Task goal »
Write out all of the records below word for word, leaving out the pictures.

Data to use »

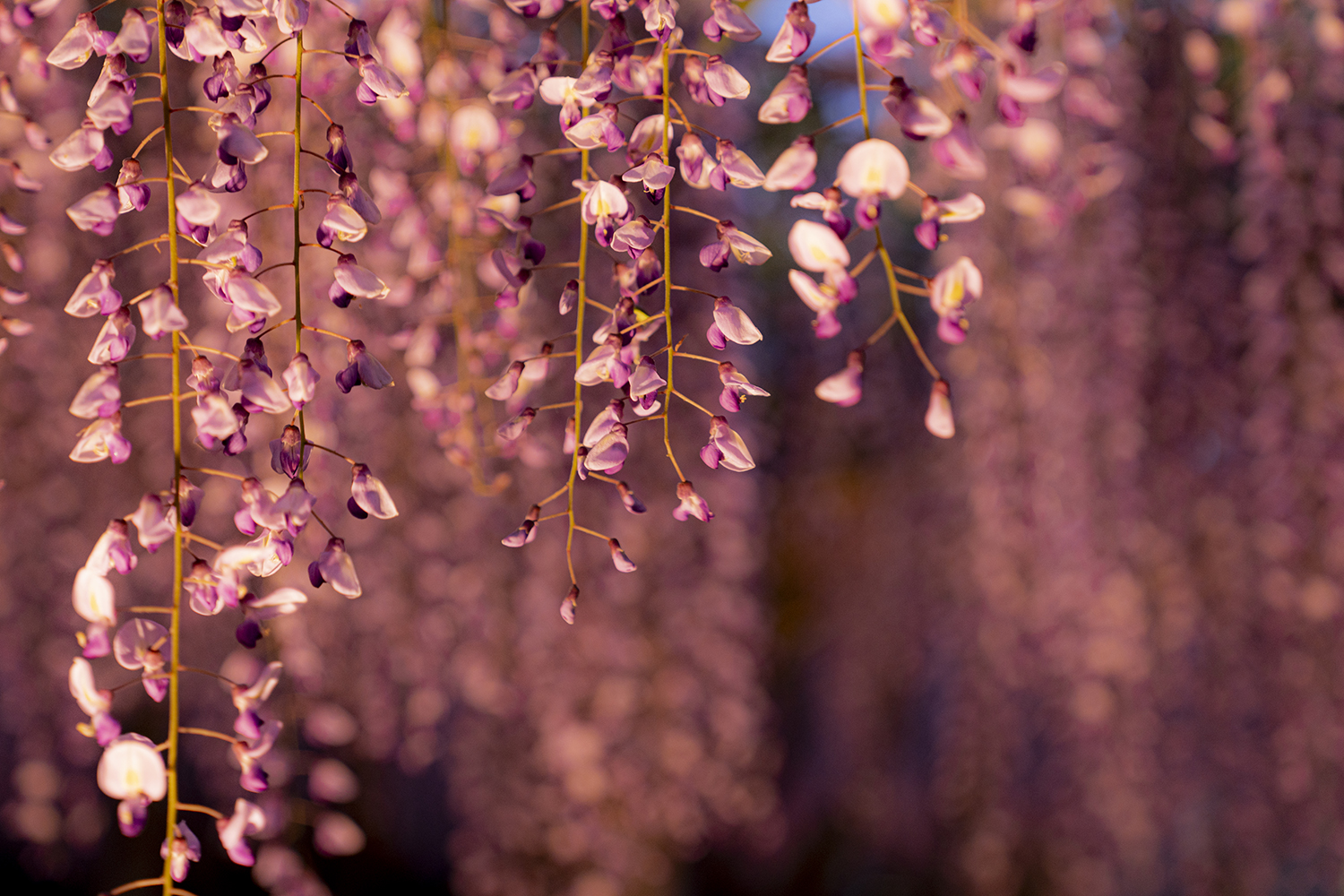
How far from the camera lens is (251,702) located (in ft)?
1.94

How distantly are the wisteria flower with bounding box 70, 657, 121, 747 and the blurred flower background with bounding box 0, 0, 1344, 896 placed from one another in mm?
546

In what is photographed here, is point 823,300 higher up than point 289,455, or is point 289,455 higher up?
point 823,300

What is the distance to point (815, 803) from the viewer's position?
12.0 ft

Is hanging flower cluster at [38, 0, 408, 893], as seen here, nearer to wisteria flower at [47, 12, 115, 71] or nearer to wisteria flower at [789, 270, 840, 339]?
wisteria flower at [47, 12, 115, 71]

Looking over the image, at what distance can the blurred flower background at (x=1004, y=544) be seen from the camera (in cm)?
145

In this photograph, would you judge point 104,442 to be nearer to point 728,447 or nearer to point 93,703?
point 93,703

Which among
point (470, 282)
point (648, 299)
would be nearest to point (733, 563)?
point (648, 299)

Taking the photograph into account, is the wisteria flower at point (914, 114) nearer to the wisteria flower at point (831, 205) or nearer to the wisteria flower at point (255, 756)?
the wisteria flower at point (831, 205)

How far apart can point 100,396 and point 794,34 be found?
0.45 metres

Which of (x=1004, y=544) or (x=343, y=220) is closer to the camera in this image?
(x=343, y=220)

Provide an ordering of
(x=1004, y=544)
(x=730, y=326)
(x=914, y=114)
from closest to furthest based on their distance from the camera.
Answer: (x=914, y=114) → (x=730, y=326) → (x=1004, y=544)

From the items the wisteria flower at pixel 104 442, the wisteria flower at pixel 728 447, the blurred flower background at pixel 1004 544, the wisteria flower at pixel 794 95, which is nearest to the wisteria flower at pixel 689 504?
the wisteria flower at pixel 728 447

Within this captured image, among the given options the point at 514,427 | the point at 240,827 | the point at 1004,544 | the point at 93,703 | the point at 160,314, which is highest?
the point at 160,314

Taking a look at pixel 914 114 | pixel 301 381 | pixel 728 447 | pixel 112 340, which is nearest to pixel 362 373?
pixel 301 381
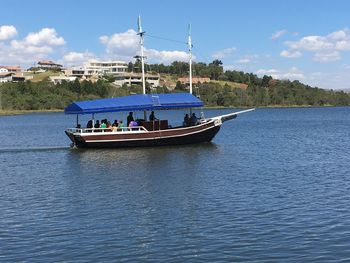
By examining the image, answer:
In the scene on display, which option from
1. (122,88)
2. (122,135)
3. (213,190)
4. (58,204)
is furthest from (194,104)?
(122,88)

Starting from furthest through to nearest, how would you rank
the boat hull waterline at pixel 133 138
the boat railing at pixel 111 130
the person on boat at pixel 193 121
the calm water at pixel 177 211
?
the person on boat at pixel 193 121 < the boat railing at pixel 111 130 < the boat hull waterline at pixel 133 138 < the calm water at pixel 177 211

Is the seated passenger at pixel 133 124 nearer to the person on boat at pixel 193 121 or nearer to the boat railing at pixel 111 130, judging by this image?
the boat railing at pixel 111 130

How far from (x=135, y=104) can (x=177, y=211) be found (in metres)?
25.9

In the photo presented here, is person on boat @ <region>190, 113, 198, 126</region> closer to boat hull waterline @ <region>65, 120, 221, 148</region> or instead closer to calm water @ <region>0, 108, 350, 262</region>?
boat hull waterline @ <region>65, 120, 221, 148</region>

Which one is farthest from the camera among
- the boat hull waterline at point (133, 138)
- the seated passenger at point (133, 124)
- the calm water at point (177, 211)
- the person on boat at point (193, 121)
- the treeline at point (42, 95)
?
the treeline at point (42, 95)

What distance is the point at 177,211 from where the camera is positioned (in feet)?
63.8

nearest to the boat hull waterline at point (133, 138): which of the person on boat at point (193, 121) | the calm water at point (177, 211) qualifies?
the person on boat at point (193, 121)

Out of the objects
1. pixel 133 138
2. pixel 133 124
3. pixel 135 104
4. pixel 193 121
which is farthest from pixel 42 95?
pixel 133 138

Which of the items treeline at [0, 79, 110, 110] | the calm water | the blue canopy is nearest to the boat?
the blue canopy

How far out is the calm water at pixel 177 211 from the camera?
14.8 m

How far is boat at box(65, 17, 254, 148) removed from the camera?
141ft

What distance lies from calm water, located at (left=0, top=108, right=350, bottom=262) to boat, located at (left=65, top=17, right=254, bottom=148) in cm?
766

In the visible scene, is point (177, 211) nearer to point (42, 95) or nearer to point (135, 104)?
point (135, 104)

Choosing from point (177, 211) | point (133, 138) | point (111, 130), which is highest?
point (111, 130)
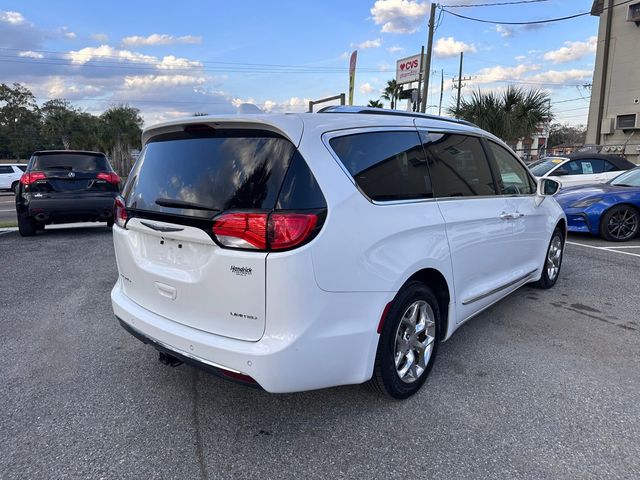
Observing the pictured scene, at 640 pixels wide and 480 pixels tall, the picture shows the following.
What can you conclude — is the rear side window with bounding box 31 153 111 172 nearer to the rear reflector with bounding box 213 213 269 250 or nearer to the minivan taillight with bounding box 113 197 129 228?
the minivan taillight with bounding box 113 197 129 228

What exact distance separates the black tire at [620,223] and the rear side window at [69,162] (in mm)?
8861

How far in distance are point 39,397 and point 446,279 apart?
2711 millimetres

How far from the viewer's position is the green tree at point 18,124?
67250 mm

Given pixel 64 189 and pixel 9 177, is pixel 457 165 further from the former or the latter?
pixel 9 177

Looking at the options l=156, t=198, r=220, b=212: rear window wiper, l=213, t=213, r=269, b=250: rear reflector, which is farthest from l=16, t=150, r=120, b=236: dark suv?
l=213, t=213, r=269, b=250: rear reflector

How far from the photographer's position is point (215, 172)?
8.15 feet

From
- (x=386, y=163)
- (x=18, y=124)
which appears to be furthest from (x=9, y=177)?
(x=18, y=124)

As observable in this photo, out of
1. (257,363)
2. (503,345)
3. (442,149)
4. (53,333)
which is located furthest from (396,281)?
(53,333)

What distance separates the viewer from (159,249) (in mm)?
2678

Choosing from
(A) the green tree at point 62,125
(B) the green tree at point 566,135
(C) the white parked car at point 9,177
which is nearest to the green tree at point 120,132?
(A) the green tree at point 62,125

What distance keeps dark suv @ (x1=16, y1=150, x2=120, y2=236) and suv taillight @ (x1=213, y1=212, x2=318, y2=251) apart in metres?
6.67

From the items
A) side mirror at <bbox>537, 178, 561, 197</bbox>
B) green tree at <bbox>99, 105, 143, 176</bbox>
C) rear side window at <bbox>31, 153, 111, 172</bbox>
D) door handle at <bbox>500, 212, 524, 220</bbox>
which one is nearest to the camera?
door handle at <bbox>500, 212, 524, 220</bbox>

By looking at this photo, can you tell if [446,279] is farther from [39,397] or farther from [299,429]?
[39,397]

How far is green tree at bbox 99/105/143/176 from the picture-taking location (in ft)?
157
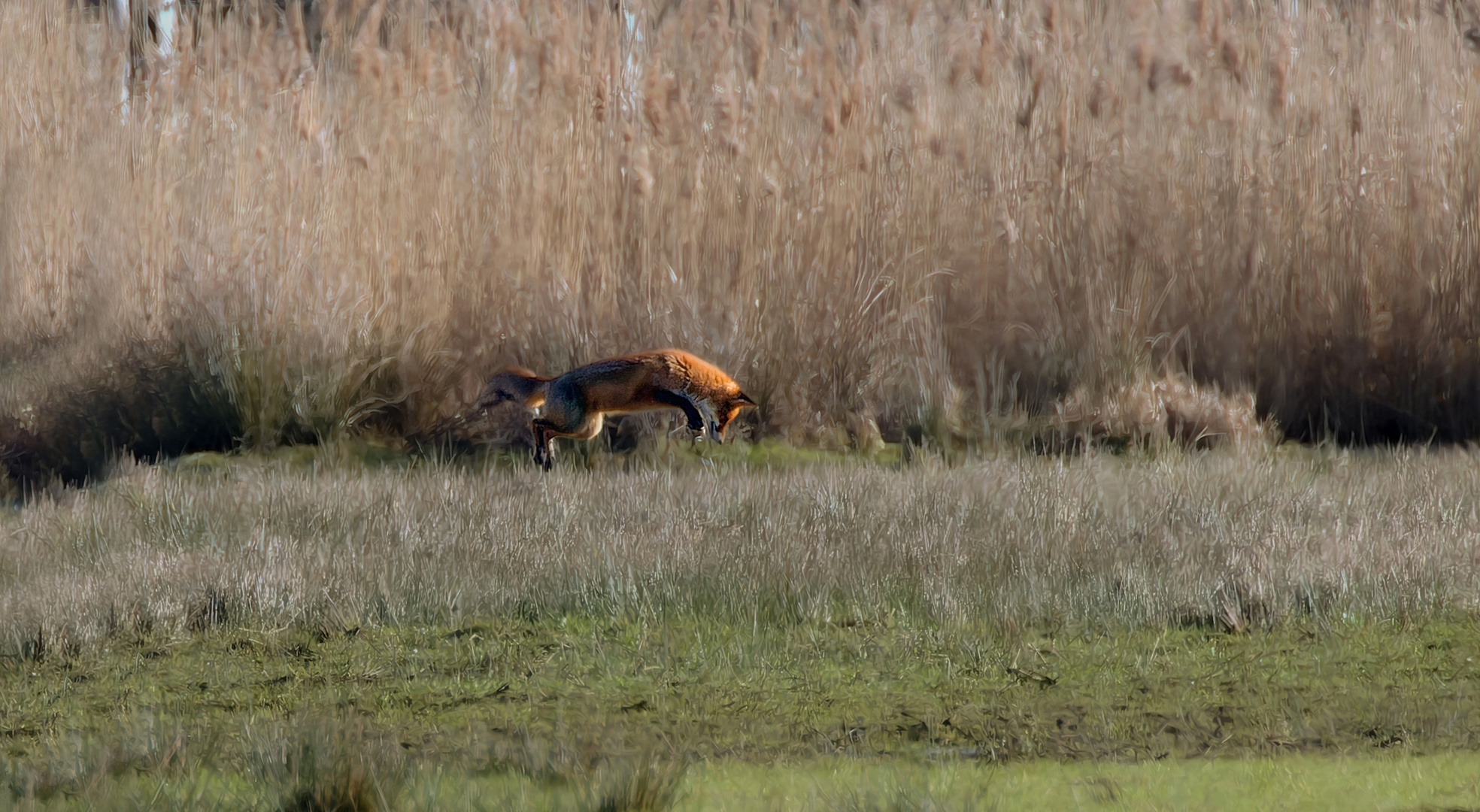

Finished exercise »
How far from the camera lens is (251,702) located (in ft)?
1.94

How distantly are the wisteria flower with bounding box 70, 657, 121, 747 and the blurred flower background with bounding box 0, 0, 1344, 896 placed from one another in mm?
546

In what is photographed here, is point 823,300 higher up than point 289,455, or is point 289,455 higher up?
point 823,300

What is the distance to point (815, 803) from the viewer's position?
12.0 ft

Is hanging flower cluster at [38, 0, 408, 893], as seen here, nearer to wisteria flower at [47, 12, 115, 71] or nearer to wisteria flower at [789, 270, 840, 339]?
wisteria flower at [47, 12, 115, 71]

Looking over the image, at what distance can the blurred flower background at (x=1004, y=544) be seen from the camera (in cm)?
145

In this photograph, would you judge point 104,442 to be nearer to point 728,447 or nearer to point 93,703?
point 93,703

Which among
point (470, 282)
point (648, 299)
would be nearest to point (733, 563)?
point (648, 299)

Taking the photograph into account, is the wisteria flower at point (914, 114) nearer to the wisteria flower at point (831, 205) or nearer to the wisteria flower at point (255, 756)?
the wisteria flower at point (831, 205)

How far apart can point 100,396 and point 794,34 be found?
0.45 metres

Which of (x=1004, y=544) or (x=343, y=220) is closer to the camera in this image?
(x=343, y=220)

Provide an ordering of
(x=1004, y=544)
(x=730, y=326)
(x=914, y=114)
from closest to furthest based on their distance from the camera.
Answer: (x=914, y=114) → (x=730, y=326) → (x=1004, y=544)

From the items the wisteria flower at pixel 104 442, the wisteria flower at pixel 728 447, the blurred flower background at pixel 1004 544, the wisteria flower at pixel 794 95, which is nearest to the wisteria flower at pixel 689 504?
the wisteria flower at pixel 728 447

Within this captured image, among the given options the point at 514,427 | the point at 240,827 | the point at 1004,544 | the point at 93,703 | the point at 160,314, which is highest?
the point at 160,314

Taking a look at pixel 914 114 | pixel 301 381 | pixel 728 447 | pixel 112 340, which is nearest to pixel 362 373?
pixel 301 381
By examining the image, answer:
In the scene on display, which option from
1. (122,88)
2. (122,135)
3. (213,190)
4. (58,204)
is furthest from (194,104)?
(122,88)

Starting from furthest through to nearest, how would you rank
the boat hull waterline at pixel 133 138
the boat railing at pixel 111 130
the person on boat at pixel 193 121
the calm water at pixel 177 211
?
the person on boat at pixel 193 121 < the boat railing at pixel 111 130 < the boat hull waterline at pixel 133 138 < the calm water at pixel 177 211

Is the seated passenger at pixel 133 124 nearer to the person on boat at pixel 193 121 or nearer to the boat railing at pixel 111 130, judging by this image?
the boat railing at pixel 111 130

How far from (x=135, y=104) can (x=177, y=211) be found (in metres)?
25.9

In the photo presented here, is person on boat @ <region>190, 113, 198, 126</region> closer to boat hull waterline @ <region>65, 120, 221, 148</region> or instead closer to calm water @ <region>0, 108, 350, 262</region>?
boat hull waterline @ <region>65, 120, 221, 148</region>

Which one is farthest from the camera among
- the boat hull waterline at point (133, 138)
- the seated passenger at point (133, 124)
- the calm water at point (177, 211)
- the person on boat at point (193, 121)
- the treeline at point (42, 95)
?
the treeline at point (42, 95)

What distance is the point at 177,211 from where the camera is positioned (in feet)?
63.8

nearest to the boat hull waterline at point (133, 138): which of the person on boat at point (193, 121) | the calm water at point (177, 211) qualifies?
the person on boat at point (193, 121)

Out of the objects
1. pixel 133 138
2. pixel 133 124
3. pixel 135 104
4. pixel 193 121
which is farthest from pixel 42 95?
pixel 133 138

Which of the items treeline at [0, 79, 110, 110] | the calm water | the blue canopy is nearest to the boat?
the blue canopy

How far out is the calm water at pixel 177 211 from the camera?
14.8 m

How far is boat at box(65, 17, 254, 148) removed from the camera?
141ft

What distance lies from calm water, located at (left=0, top=108, right=350, bottom=262) to boat, located at (left=65, top=17, right=254, bottom=148) in cm?
766

In the visible scene, is point (177, 211) nearer to point (42, 95) or nearer to point (135, 104)?
point (135, 104)

Choosing from point (177, 211) | point (133, 138) | point (111, 130), which is highest?
point (111, 130)
Observing the pictured scene, at 640 pixels wide and 480 pixels tall, the picture shows the following.
What can you conclude — is the rear side window with bounding box 31 153 111 172 nearer to the rear reflector with bounding box 213 213 269 250 or nearer to the minivan taillight with bounding box 113 197 129 228?
the minivan taillight with bounding box 113 197 129 228

What exact distance separates the black tire at [620,223] and the rear side window at [69,162] (in mm)?
8861

How far in distance are point 39,397 and point 446,279 apart?
2711 millimetres

How far from the viewer's position is the green tree at point 18,124?
67250 mm

Given pixel 64 189 and pixel 9 177, is pixel 457 165 further from the former or the latter?
pixel 9 177

Looking at the options l=156, t=198, r=220, b=212: rear window wiper, l=213, t=213, r=269, b=250: rear reflector, which is farthest from l=16, t=150, r=120, b=236: dark suv?
l=213, t=213, r=269, b=250: rear reflector

How far from the photographer's position is point (215, 172)?
8.15 feet

From
- (x=386, y=163)
- (x=18, y=124)
which appears to be furthest from (x=9, y=177)?
(x=18, y=124)

As observable in this photo, out of
1. (257,363)
2. (503,345)
3. (442,149)
4. (53,333)
which is located furthest from (396,281)?
(53,333)

What distance separates the viewer from (159,249) (in mm)?
2678

Choosing from
(A) the green tree at point 62,125
(B) the green tree at point 566,135
(C) the white parked car at point 9,177
which is nearest to the green tree at point 120,132?
(A) the green tree at point 62,125

What distance keeps dark suv @ (x1=16, y1=150, x2=120, y2=236) and suv taillight @ (x1=213, y1=212, x2=318, y2=251) apart in metres?
6.67

From the items
A) side mirror at <bbox>537, 178, 561, 197</bbox>
B) green tree at <bbox>99, 105, 143, 176</bbox>
C) rear side window at <bbox>31, 153, 111, 172</bbox>
D) door handle at <bbox>500, 212, 524, 220</bbox>
which one is nearest to the camera?
door handle at <bbox>500, 212, 524, 220</bbox>

By looking at this photo, can you tell if [446,279] is farther from [39,397] or farther from [299,429]?
[39,397]

How far is green tree at bbox 99/105/143/176 from the picture-taking location (in ft)?
157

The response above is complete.